Many workers feel the same way about Gencor. Ask the 23 thousand workers that Gencor fired from the Impala Platinum Mines in January. Ask them what they think of Gencor. Or ask one of the 500 workers who was fired from Gencor’s Marievale mine last year—after they went on a legal strike. Workers know that Gencor makes millions of rand every year. They know that Gencor made R236 million last year just from their gold mines— and they know that last year Gencor gave the lowest wage increases in the mining industry.


Workers know that Gencor hides be­hind bantustan laws. Gencor won’t talk to NUM at their Impala Platinum mines in Bophuthatswana —because Bophuthatswana says that NUM is a “foreign” union. So why does Gencor talk to the “foreign” whites only union of Arrie Paulos?


Workers listen when the boss of mining at Gencor, Johan Fritz, says things like: “Blacks have a different culture. If they don’t know where you stand, they will lose confidence in you.”


And when the same man says: “Running a mine is like running an army — you have to have discipline. And when he says: “If working con­ditions do not suit the workers, they must find work elsewhere.”


And when he says: “A worker must think carefully before he strikes. We have a shield — the millions of workers who are waiting for work.”


Gencor is not only one of the hardest companies. It is one of the largest companies in South Africa. Besides owning 12 gold mines, it owns plati­num, tin and coal mines.


Gencor also has shares in the asbestos mines in the northern Cape. Thousands of people have already died of asbestos diseases—and thousands more will die in the future.


Gencor is not only in the mining industry. It has a lot of shares in a lot of other companies in other in­dustries.


For example, Gencor owns most of SAPPI, a huge company that makes paper. It also owns most of the Trek petrol company as well as a company called Tedelex. Tedelex is the only company that brings Sony, Blaupunkt and Westpoint products into South Africa.


But it doesn’t stop there. Tedelex owns all the Ellerines Furniture shops as well as the company that sells Empisal knitting and sewing machines.


“It’s not hard to understand why we have bought Tedelex and Ellerines,”says Gencor in one of their reports last year. “We bought these compa­nies because we want to benefit from black buying power.”


Gencor wants to make money from ‘black buying power’. But how do they treat black people?

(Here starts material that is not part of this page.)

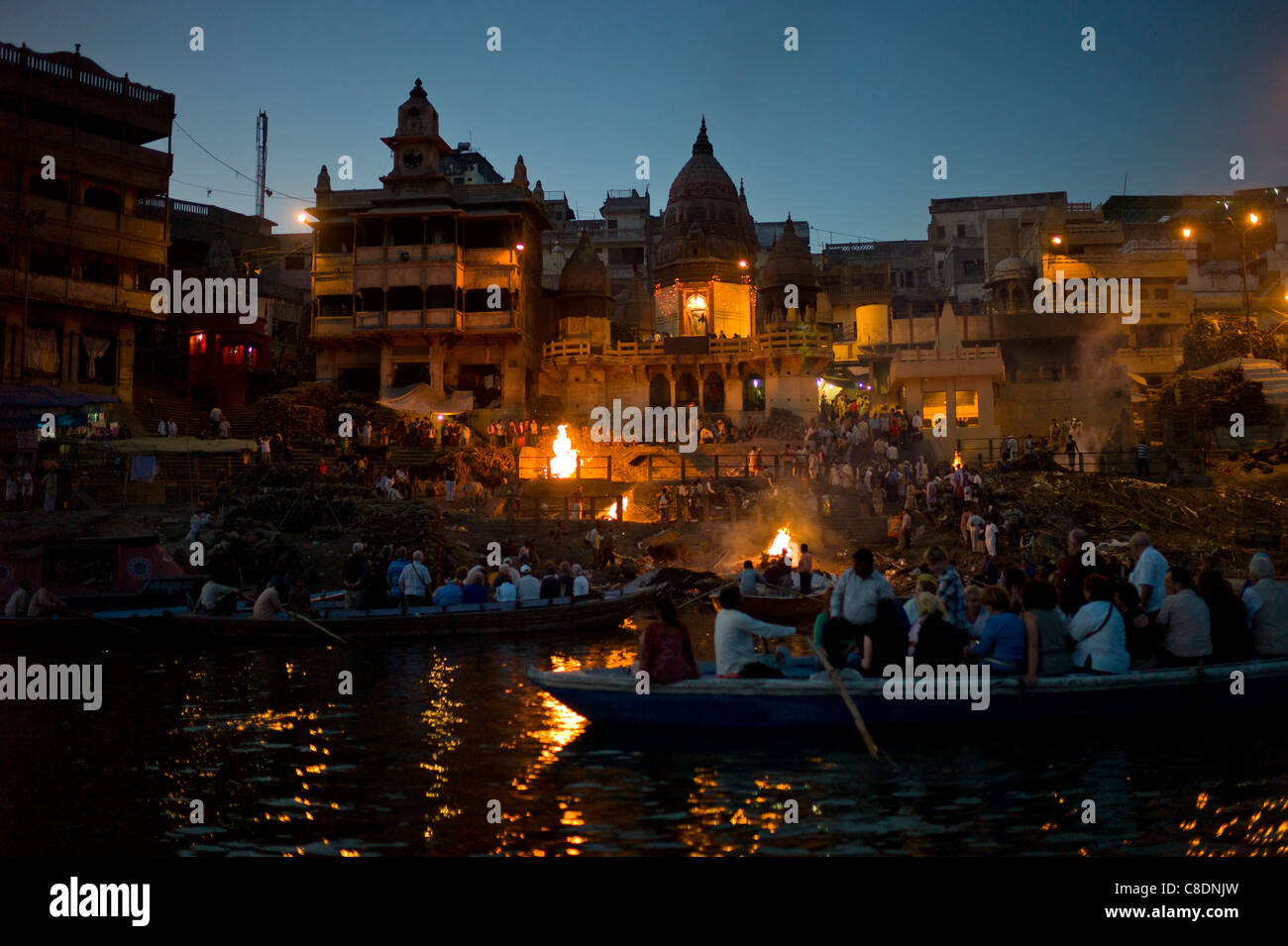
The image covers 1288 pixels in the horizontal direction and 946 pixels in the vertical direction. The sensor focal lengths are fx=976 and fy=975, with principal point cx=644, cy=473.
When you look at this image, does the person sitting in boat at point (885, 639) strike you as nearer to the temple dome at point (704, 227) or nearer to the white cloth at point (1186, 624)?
the white cloth at point (1186, 624)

One old miner says: “Gencor is like a sick, rich old man. The more he gets, the tighter his heart becomes. Such people think that they can behave as they like. They think that because they are so rich, they do not need any manners. They insult the very workers who have made them so rich.”


The same old miner has a warning for Gencor. “One day, if a new government starts taking over the mines,” he said, playing with his beard, and starting to smile, “Gencor will be the first on the list. If I live to see that day, I will die a happy man.’